Abstract

The article is devoted to the analysis of the possibilities and prospects of the transition from theoretical and legal concepts of legal technique and technology to the doctrine of legal architecture and engineering in the field of rule-making. Such a transition is due to the intensive process of digitalization of public relations, including in the field of law-making, which, changing traditional forms of rule-making and translating them into digital reality, requires the development of an appropriate legal doctrine. A theoretical consideration of the rule-making process as legal engineering will not only significantly update its legal doctrine, but also see and explain the qualitative changes in it due to the possibilities of using innovative technologies. The aim is to form a theoretical and legal understanding of normative legal engineering as a result of the evolution of legal technology, legal technology and legal engineering, taking into account the availability of modern digital space and innovative tools.

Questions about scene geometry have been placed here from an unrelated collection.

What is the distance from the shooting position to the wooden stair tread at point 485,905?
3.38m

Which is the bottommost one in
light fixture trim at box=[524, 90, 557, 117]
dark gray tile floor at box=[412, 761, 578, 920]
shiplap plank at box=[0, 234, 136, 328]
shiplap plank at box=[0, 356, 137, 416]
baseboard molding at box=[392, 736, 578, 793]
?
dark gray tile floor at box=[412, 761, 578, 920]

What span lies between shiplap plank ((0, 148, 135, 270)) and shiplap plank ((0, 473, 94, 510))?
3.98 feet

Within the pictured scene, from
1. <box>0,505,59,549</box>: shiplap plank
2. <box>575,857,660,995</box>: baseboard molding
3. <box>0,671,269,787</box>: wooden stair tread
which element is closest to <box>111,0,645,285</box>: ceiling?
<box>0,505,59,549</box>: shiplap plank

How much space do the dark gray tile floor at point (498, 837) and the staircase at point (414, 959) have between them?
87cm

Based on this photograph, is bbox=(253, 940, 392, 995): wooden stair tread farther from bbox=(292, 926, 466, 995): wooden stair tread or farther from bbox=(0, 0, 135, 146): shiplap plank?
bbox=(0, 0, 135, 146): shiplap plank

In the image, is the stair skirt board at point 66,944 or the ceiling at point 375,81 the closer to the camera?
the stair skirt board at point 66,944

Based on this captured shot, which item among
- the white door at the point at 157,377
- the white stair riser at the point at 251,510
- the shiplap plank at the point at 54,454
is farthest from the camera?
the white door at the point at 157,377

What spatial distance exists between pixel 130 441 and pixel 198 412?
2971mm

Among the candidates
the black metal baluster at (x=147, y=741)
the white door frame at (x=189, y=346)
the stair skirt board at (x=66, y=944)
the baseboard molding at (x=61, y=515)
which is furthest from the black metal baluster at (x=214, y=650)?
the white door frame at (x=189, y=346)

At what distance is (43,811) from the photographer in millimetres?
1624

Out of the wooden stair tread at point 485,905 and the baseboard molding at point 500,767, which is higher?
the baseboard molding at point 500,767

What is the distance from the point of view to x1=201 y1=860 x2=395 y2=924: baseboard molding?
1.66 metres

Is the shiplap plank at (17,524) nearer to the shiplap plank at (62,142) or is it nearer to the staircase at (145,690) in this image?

The research methods are based on a general scientific dialectical methodology that allows us to consider legal engineering in rulemaking in its dynamics and interaction with related phenomena (engineering, technology, engineering). The methods of formal and dialectical logic, ascent from the concrete to the abstract, from the abstract to the concrete, as well as such categories of dialectics as cause and effect, possibility and reality are used. Private scientific methods of cognition (historicallegal, formal-legal, comparative-legal) are applied. Results: a study of the evolution of the development of the doctrine of legal technique and technology has shown that it currently needs a new perspective and perspective to describe the process of rulemaking in modern digital reality. Conclusions: digitalization and informatization of public relations and social communications will inevitably change all spheres of human activity, including rule-making. The concept of legal engineering will allow us to describe the features of "electronic" rule-making, and at a practical level — to accompany rule-making at all stages — from the formation of the “idea of the law” to its recognition as invalid using modern technologies and processes (automation, robotization, artificial intelligence, etc.).